Introduction: Current AUA guidelines suggest treatment with 5ARI for men with BPH and PSA > 1.5ng/ml. Phenotypic heterogeneity in benign prostatic hyperplasia (BPH) has been hypothesized to underlie variable response to medical therapy, but non-invasive clinical predictors of BPH cellular composition are lacking. In this study, we evaluated the stromo-glandular composition of BPH specimens for correlation with PSA density.
Methods: H&E stained sections from 132 untreated and 78 5ARI-treated BPH patients undergoing TURP or simple prostatectomy from 11/2015 to 11/2020 were scored for glandular content (Figure 1). Patients with missing PSA or prostate volume (PV) data were excluded. Univariate analysis was conducted to determine correlation of glandular content with PSA and PSA density.
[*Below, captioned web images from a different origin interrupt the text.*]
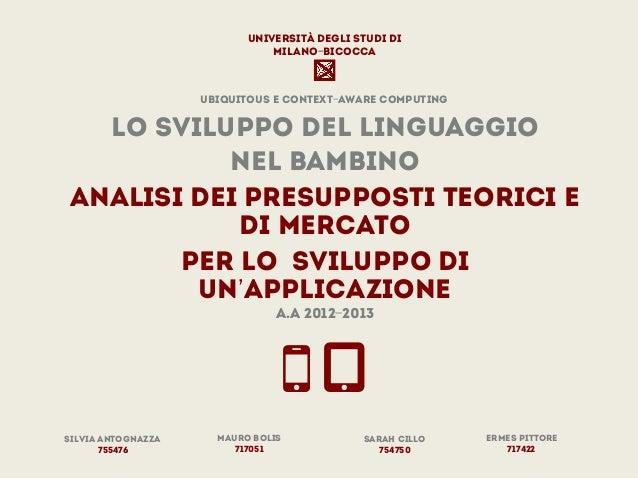 Lo sviluppo del linguaggionel bambinoAnalisi dei Presupposti teorici edi mercatoper lo sviluppo diunapplicazionea.A 2012-2...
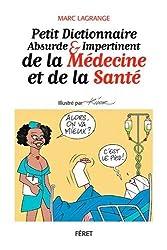 PETIT DICT ABSURDE ET IMPERTINENT DE LA MEDECINE & SANTE
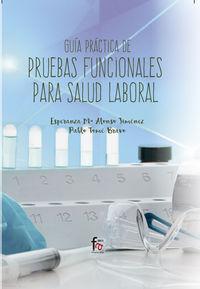 GUIA PRACTICA DE PRUEBAS FUNCIONALES PARA SALUD LABORAL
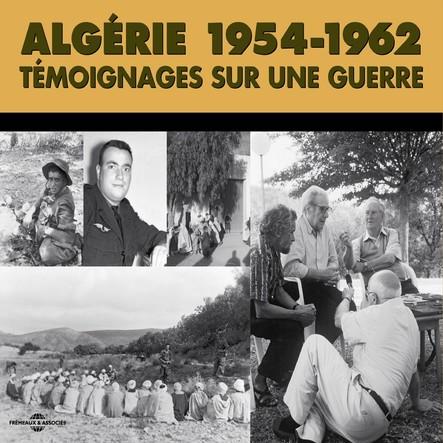 Algérie 1954-1962. Témoignages sur une guerre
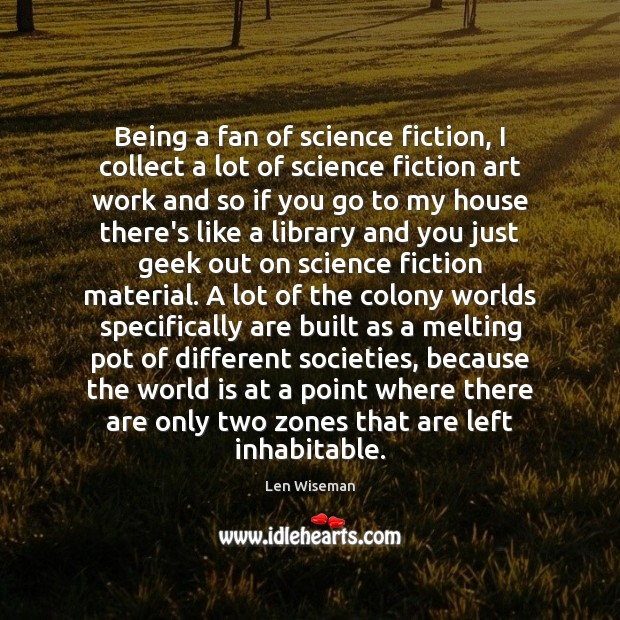 Image, Being a fan of science fiction, I collect a lot of science
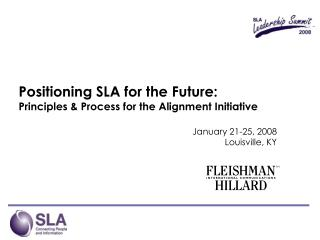 Positioning SLA for the Future: Principles & Process for the Alignment Initiative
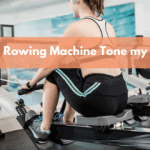 Will A Rowing Machine Tone My Bum?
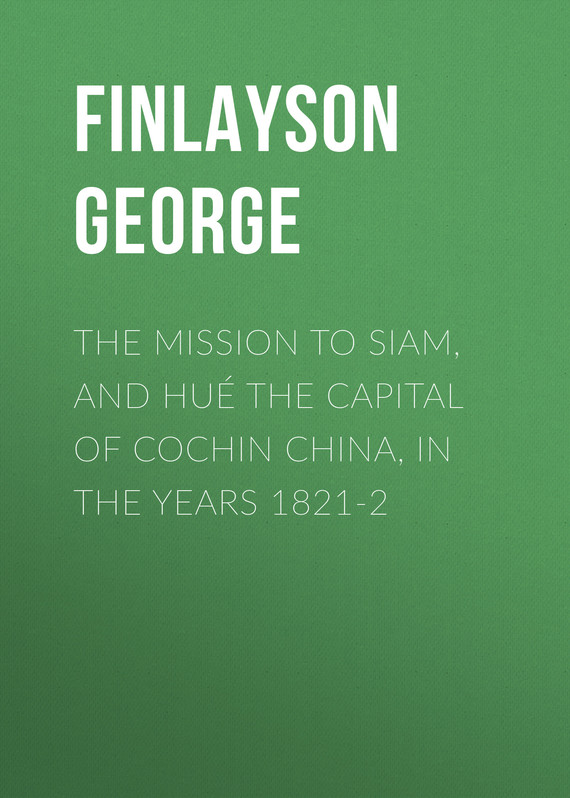 книга The Mission to Siam, and Hu? the Capital of Cochin China, in the Years 1821-2 автора George Finlayson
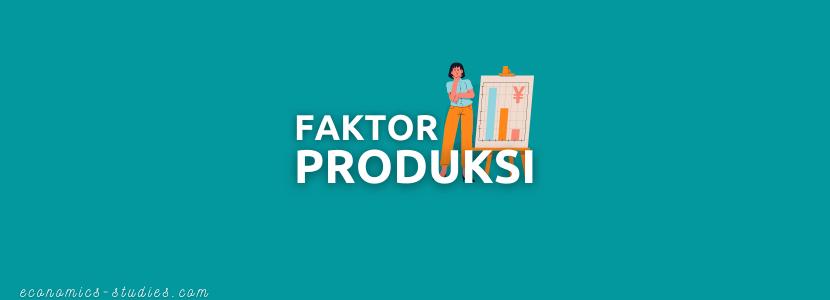 Faktor Produksi (Alam, Tenaga Kerja, Modal, Manajerial)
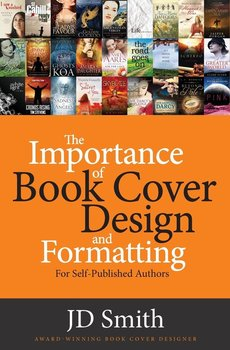 The Importance of Book Cover Design and Formatting - Smith Jd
All analyses were performed using GraphPad Prism (v. 9.2.0).
Results: Prostate volume was positively correlated with PSA (P = 0.0002) and the percentage of glandular content was positively correlated with PSA (P = 0.0018) and PSA density (P = 0.0027) in 5ARI-naive men, but not in 5ARI-treated men.
Conclusions: There is strong correlation between histologic phenotype and PSA. In addition, PSA density may improve selection of patients for 5ARI medical therapy over PSA alone.